To do: Please give the records below again in full, exactly, with the images left out.
= = = =
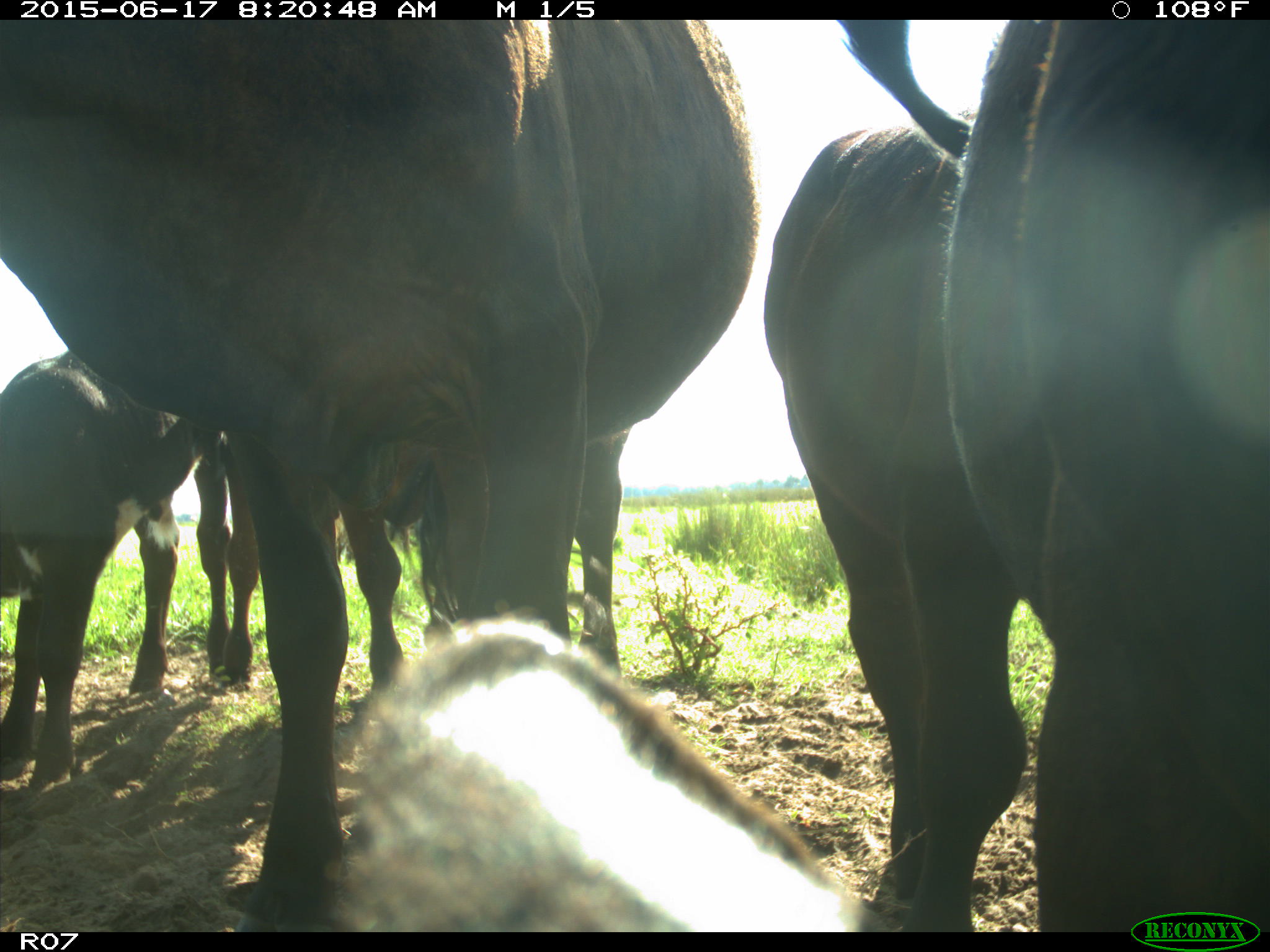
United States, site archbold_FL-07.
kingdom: Animalia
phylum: Chordata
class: Mammalia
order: Artiodactyla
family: Bovidae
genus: Bos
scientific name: Bos taurus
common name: domestic cow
= = = =
Task response:
United States, site archbold_FL-07.
kingdom: Animalia
phylum: Chordata
class: Mammalia
order: Artiodactyla
family: Bovidae
genus: Bos
scientific name: Bos taurus
common name: domestic cow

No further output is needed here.